The task: Reproduce the records that follow in full, excluding any picture they contain.

Data to process:

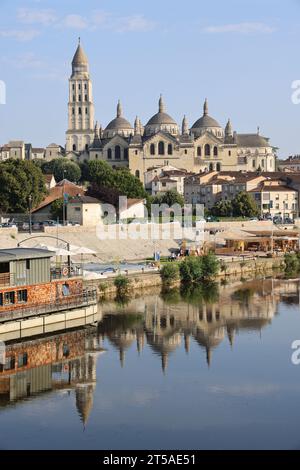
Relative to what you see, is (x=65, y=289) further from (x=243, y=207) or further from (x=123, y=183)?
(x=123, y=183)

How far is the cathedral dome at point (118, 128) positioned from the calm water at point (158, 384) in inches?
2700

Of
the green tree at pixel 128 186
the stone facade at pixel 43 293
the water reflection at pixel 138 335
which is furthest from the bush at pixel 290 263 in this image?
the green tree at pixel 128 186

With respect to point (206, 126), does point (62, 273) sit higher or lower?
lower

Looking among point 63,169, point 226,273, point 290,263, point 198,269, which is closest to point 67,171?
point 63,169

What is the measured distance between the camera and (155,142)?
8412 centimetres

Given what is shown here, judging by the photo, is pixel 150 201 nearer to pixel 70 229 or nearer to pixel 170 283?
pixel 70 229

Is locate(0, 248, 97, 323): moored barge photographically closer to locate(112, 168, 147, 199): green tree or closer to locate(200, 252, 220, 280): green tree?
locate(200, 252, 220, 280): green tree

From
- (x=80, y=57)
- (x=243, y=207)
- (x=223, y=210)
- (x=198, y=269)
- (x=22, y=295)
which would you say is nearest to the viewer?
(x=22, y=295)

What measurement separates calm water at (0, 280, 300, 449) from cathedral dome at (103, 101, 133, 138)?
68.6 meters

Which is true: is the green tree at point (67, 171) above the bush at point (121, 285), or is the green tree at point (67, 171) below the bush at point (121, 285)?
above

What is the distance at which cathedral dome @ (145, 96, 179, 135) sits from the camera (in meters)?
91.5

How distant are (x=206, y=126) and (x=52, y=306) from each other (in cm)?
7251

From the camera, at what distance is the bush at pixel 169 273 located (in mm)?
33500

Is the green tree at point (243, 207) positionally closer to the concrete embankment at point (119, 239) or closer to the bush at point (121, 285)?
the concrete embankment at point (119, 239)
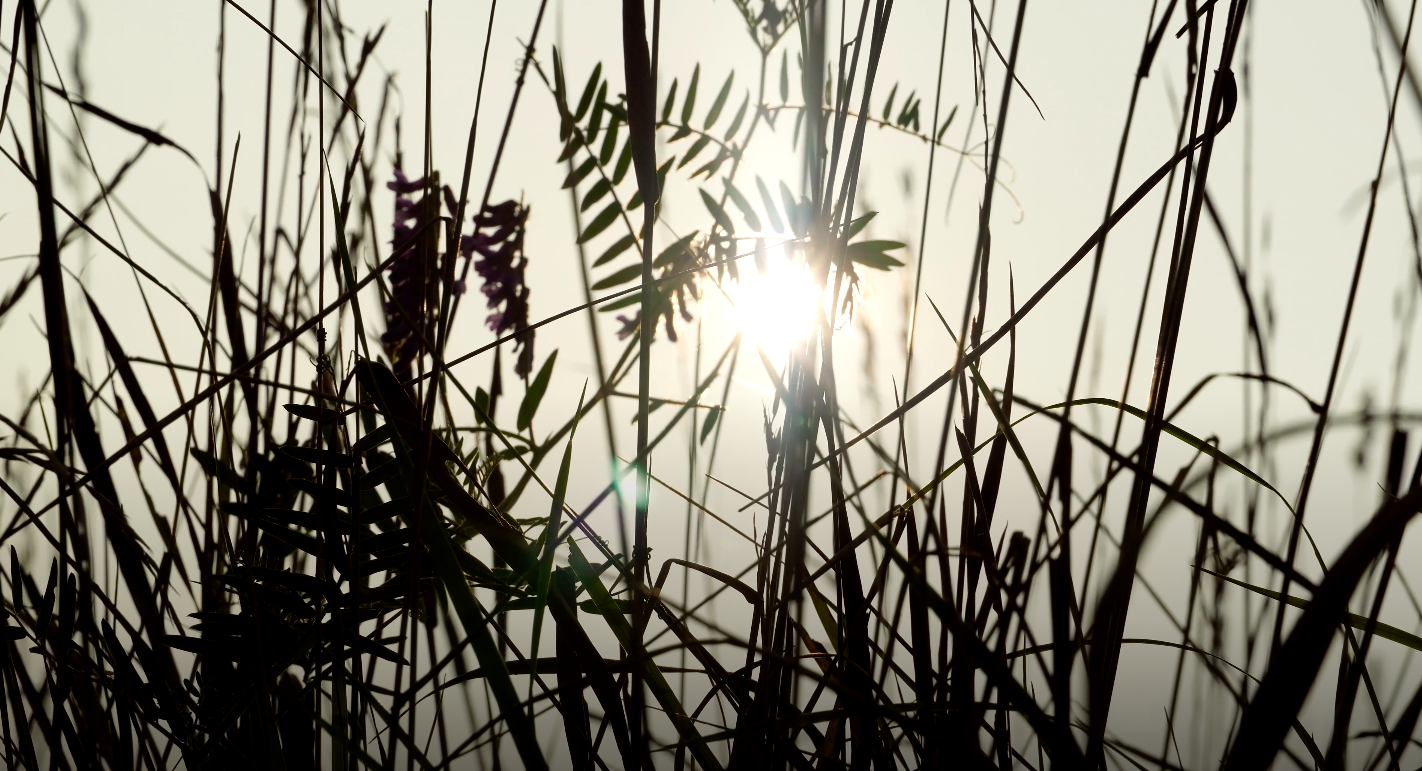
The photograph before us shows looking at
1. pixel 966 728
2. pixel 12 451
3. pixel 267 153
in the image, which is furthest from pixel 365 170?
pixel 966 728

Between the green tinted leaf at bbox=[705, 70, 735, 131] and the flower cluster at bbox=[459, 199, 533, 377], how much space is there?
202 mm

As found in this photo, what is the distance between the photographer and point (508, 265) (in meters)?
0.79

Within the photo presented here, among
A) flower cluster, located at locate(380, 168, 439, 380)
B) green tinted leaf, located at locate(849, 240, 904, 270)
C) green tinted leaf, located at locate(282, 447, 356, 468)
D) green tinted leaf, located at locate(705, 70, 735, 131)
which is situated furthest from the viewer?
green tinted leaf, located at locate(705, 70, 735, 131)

Solution to this task:
Relative to what you see, is (x=65, y=289) further from (x=243, y=207) or further from (x=123, y=183)?
(x=123, y=183)

How far is the cathedral dome at point (118, 128) positioned from the calm water at point (158, 384) in inches?
2700

Of
the green tree at pixel 128 186
the stone facade at pixel 43 293
the water reflection at pixel 138 335
which is furthest from the bush at pixel 290 263 in this image?
the green tree at pixel 128 186

With respect to point (206, 126), does point (62, 273) sit higher or lower?
lower

Looking among point 63,169, point 226,273, point 290,263, point 198,269, which is closest to point 67,171?
point 63,169

What is the measured distance between the camera and (155,142)?
8412 centimetres

Given what is shown here, judging by the photo, is pixel 150 201 nearer to pixel 70 229 or nearer to pixel 170 283?
pixel 70 229

Is locate(0, 248, 97, 323): moored barge photographically closer to locate(112, 168, 147, 199): green tree or closer to locate(200, 252, 220, 280): green tree?
locate(200, 252, 220, 280): green tree

From
- (x=80, y=57)
- (x=243, y=207)
- (x=223, y=210)
- (x=198, y=269)
- (x=22, y=295)
which would you say is nearest to the viewer?
(x=22, y=295)

What measurement separates calm water at (0, 280, 300, 449) from cathedral dome at (103, 101, 133, 138)?
68.6 meters

Which is true: is the green tree at point (67, 171) above the bush at point (121, 285), or is the green tree at point (67, 171) below the bush at point (121, 285)?
above

What is the distance at which cathedral dome @ (145, 96, 179, 135) sits from the camera (in meters)?
91.5

How distant are (x=206, y=126) and (x=52, y=306) from each other (in cm)?
7251

From the camera, at what distance is the bush at pixel 169 273 located (in mm)?
33500

Is the green tree at point (243, 207) positionally closer to the concrete embankment at point (119, 239) or closer to the bush at point (121, 285)?
the concrete embankment at point (119, 239)
The photograph before us shows looking at
1. pixel 966 728
2. pixel 12 451
3. pixel 267 153
in the image, which is furthest from pixel 365 170?
pixel 966 728

Between the green tinted leaf at bbox=[705, 70, 735, 131] and the flower cluster at bbox=[459, 199, 533, 377], how much space is there?
202 mm

As found in this photo, what is the distance between the photographer and point (508, 265) (in meters)?
0.79

Within the photo presented here, among
A) flower cluster, located at locate(380, 168, 439, 380)
B) green tinted leaf, located at locate(849, 240, 904, 270)
C) green tinted leaf, located at locate(282, 447, 356, 468)
D) green tinted leaf, located at locate(705, 70, 735, 131)
which is situated furthest from the viewer?
green tinted leaf, located at locate(705, 70, 735, 131)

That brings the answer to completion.